== Data provided ==

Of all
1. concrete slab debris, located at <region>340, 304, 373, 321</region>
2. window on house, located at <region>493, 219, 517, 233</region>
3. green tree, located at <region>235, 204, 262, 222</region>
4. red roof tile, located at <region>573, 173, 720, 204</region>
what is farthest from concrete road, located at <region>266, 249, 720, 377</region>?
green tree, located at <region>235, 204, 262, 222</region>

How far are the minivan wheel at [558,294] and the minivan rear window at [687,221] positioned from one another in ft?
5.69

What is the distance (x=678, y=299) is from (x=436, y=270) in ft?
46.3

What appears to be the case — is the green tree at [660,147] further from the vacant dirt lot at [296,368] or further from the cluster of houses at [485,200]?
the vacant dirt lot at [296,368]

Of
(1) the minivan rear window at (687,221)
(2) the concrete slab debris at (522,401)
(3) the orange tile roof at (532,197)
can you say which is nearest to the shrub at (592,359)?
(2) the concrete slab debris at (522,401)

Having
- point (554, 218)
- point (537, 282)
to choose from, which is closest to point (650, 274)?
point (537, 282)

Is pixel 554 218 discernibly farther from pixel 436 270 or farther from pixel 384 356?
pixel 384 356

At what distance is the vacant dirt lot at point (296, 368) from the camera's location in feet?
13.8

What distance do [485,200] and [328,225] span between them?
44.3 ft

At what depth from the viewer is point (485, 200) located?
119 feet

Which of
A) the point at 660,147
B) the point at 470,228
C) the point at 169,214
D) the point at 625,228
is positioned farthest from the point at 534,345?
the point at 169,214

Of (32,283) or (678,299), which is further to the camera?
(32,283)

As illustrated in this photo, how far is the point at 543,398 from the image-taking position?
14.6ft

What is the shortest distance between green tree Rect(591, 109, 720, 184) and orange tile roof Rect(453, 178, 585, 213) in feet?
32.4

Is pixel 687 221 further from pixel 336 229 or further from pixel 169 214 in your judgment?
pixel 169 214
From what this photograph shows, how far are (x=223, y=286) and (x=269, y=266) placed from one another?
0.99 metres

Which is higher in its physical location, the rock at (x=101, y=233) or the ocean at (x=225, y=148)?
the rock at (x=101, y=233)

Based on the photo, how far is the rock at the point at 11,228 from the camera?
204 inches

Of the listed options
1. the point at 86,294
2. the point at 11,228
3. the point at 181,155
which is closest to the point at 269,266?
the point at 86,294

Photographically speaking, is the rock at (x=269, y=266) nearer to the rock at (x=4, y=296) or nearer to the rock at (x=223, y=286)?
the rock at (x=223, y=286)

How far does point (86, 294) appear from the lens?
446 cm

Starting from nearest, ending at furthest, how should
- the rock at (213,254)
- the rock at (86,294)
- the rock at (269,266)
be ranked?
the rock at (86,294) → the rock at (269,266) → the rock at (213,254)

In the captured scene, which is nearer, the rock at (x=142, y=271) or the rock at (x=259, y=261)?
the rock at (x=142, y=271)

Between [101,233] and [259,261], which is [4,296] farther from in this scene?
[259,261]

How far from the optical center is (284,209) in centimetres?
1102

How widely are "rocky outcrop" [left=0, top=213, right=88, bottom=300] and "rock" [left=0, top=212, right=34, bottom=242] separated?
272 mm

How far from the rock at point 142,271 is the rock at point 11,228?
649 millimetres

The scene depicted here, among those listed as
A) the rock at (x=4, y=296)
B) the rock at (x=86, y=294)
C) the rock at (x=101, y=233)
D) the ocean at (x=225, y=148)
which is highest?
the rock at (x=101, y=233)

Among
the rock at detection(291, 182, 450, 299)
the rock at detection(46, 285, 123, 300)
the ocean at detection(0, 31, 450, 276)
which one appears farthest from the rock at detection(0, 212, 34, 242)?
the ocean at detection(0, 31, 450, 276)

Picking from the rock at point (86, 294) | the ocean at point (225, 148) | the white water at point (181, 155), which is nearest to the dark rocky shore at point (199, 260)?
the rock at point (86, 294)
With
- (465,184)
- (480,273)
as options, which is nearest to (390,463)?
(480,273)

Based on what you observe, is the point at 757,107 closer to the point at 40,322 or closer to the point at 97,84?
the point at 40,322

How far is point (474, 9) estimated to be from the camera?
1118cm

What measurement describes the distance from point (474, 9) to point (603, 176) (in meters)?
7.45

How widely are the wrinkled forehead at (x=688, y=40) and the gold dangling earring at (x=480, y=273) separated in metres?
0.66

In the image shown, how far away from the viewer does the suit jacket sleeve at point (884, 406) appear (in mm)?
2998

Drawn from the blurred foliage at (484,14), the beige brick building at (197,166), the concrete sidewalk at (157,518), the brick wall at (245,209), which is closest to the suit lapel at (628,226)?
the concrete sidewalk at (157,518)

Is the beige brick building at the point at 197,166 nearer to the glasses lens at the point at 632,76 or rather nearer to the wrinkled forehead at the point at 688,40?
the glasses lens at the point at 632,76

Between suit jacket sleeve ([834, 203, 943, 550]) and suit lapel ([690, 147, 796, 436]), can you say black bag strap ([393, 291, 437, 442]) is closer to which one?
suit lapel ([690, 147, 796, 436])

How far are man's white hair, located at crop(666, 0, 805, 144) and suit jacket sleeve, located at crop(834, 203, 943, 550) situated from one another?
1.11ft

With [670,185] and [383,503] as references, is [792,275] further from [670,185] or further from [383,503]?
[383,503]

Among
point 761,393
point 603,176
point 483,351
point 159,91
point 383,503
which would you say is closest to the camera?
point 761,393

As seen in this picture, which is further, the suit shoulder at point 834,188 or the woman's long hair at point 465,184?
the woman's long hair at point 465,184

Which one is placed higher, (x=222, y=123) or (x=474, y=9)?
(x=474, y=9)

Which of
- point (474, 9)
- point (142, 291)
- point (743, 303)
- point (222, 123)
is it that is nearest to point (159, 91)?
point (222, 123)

===

**The exercise**
Write out the entire listing exactly.

**The reply**
Of all
1. concrete slab debris, located at <region>340, 304, 373, 321</region>
2. window on house, located at <region>493, 219, 517, 233</region>
3. green tree, located at <region>235, 204, 262, 222</region>
4. red roof tile, located at <region>573, 173, 720, 204</region>
what is farthest from concrete road, located at <region>266, 249, 720, 377</region>?
green tree, located at <region>235, 204, 262, 222</region>

How far are the minivan wheel at [558,294] and the minivan rear window at [687,221] positioned from one another in ft?
5.69

What is the distance (x=678, y=299) is from (x=436, y=270) in ft?
46.3

What appears to be the case — is the green tree at [660,147] further from the vacant dirt lot at [296,368] or further from the cluster of houses at [485,200]?
the vacant dirt lot at [296,368]

Of
(1) the minivan rear window at (687,221)
(2) the concrete slab debris at (522,401)
(3) the orange tile roof at (532,197)
can you say which is nearest to the shrub at (592,359)?
(2) the concrete slab debris at (522,401)

Having
- point (554, 218)
- point (537, 282)
to choose from, which is closest to point (650, 274)?
point (537, 282)

Is pixel 554 218 discernibly farther from pixel 436 270 or farther from pixel 384 356?
pixel 384 356

At what distance is the vacant dirt lot at point (296, 368) from the camera's location in feet?
13.8

What distance do [485,200] and [328,225] span between them?
44.3 ft

At what depth from the viewer is point (485, 200) located?
119 feet

Which of
A) the point at 660,147
B) the point at 470,228
C) the point at 169,214
D) the point at 625,228
is positioned farthest from the point at 534,345?
the point at 169,214

Of (32,283) or (678,299), which is further to the camera?
(32,283)

As illustrated in this photo, how far is the point at 543,398 from the image-taking position?
14.6ft

What is the shortest distance between green tree Rect(591, 109, 720, 184) and orange tile roof Rect(453, 178, 585, 213) in feet?
32.4

Is pixel 687 221 further from pixel 336 229 or further from pixel 169 214 in your judgment?
pixel 169 214
From what this photograph shows, how far are (x=223, y=286) and (x=269, y=266) placed from one another?
0.99 metres

Which is higher in its physical location, the rock at (x=101, y=233) or the ocean at (x=225, y=148)?
the rock at (x=101, y=233)

Based on the photo, how far is the rock at the point at 11,228 from the camera?
204 inches

Of the listed options
1. the point at 86,294
2. the point at 11,228
3. the point at 181,155
which is closest to the point at 269,266?
the point at 86,294

Photographically speaking, is the rock at (x=269, y=266) nearer to the rock at (x=4, y=296) or nearer to the rock at (x=223, y=286)?
the rock at (x=223, y=286)

How far does point (86, 294) appear from the lens?
446 cm

Starting from nearest, ending at furthest, how should
- the rock at (213,254)
- the rock at (86,294)
- the rock at (269,266)
be ranked?
the rock at (86,294) → the rock at (269,266) → the rock at (213,254)

In the captured scene, which is nearer, the rock at (x=142, y=271) or the rock at (x=259, y=261)?
the rock at (x=142, y=271)

Between [101,233] and [259,261], which is [4,296] farther from in this scene?
[259,261]

How far from the optical center is (284,209) in centimetres?
1102

How widely are "rocky outcrop" [left=0, top=213, right=88, bottom=300] and "rock" [left=0, top=212, right=34, bottom=242] separated?
272 mm

How far from the rock at point 142,271 is the rock at point 11,228?
649 millimetres

The scene depicted here, among those listed as
A) the rock at (x=4, y=296)
B) the rock at (x=86, y=294)
C) the rock at (x=101, y=233)
D) the ocean at (x=225, y=148)
which is highest?
the rock at (x=101, y=233)

Among
the rock at detection(291, 182, 450, 299)
the rock at detection(46, 285, 123, 300)
the ocean at detection(0, 31, 450, 276)
which one appears farthest from the rock at detection(0, 212, 34, 242)?
the ocean at detection(0, 31, 450, 276)

Picking from the rock at point (86, 294) | the ocean at point (225, 148) | the white water at point (181, 155), which is nearest to the dark rocky shore at point (199, 260)?
the rock at point (86, 294)
With
- (465,184)
- (480,273)
as options, which is nearest to (390,463)?
(480,273)

Based on what you observe, is the point at 757,107 closer to the point at 40,322 or closer to the point at 97,84?
the point at 40,322

How far is point (474, 9) estimated to be from the camera?
1118cm

What measurement describes the distance from point (474, 9) to point (603, 176) (in meters)?
7.45

How widely are the wrinkled forehead at (x=688, y=40) and the gold dangling earring at (x=480, y=273) separated in metres?
0.66

In the image shown, how far away from the viewer does the suit jacket sleeve at point (884, 406) appear (in mm)?
2998

Drawn from the blurred foliage at (484,14), the beige brick building at (197,166), the concrete sidewalk at (157,518), the brick wall at (245,209), which is closest to the suit lapel at (628,226)?
the concrete sidewalk at (157,518)

Is the beige brick building at the point at 197,166 nearer to the glasses lens at the point at 632,76 or rather nearer to the wrinkled forehead at the point at 688,40?
the glasses lens at the point at 632,76

Between suit jacket sleeve ([834, 203, 943, 550]) and suit lapel ([690, 147, 796, 436]), can you say black bag strap ([393, 291, 437, 442]) is closer to which one?
suit lapel ([690, 147, 796, 436])

How far are man's white hair, located at crop(666, 0, 805, 144) and suit jacket sleeve, located at crop(834, 203, 943, 550) situated from one another?
1.11ft

With [670,185] and [383,503] as references, is [792,275] further from [670,185] or further from [383,503]?
[383,503]

Among
point 761,393
point 603,176
point 483,351
point 159,91
point 383,503
which would you say is closest to the camera?
point 761,393

As seen in this picture, which is further, the suit shoulder at point 834,188 or the woman's long hair at point 465,184?
the woman's long hair at point 465,184

Which one is placed higher, (x=222, y=123) or (x=474, y=9)?
(x=474, y=9)

Which of
- point (474, 9)
- point (142, 291)
- point (743, 303)
- point (222, 123)
is it that is nearest to point (159, 91)?
point (222, 123)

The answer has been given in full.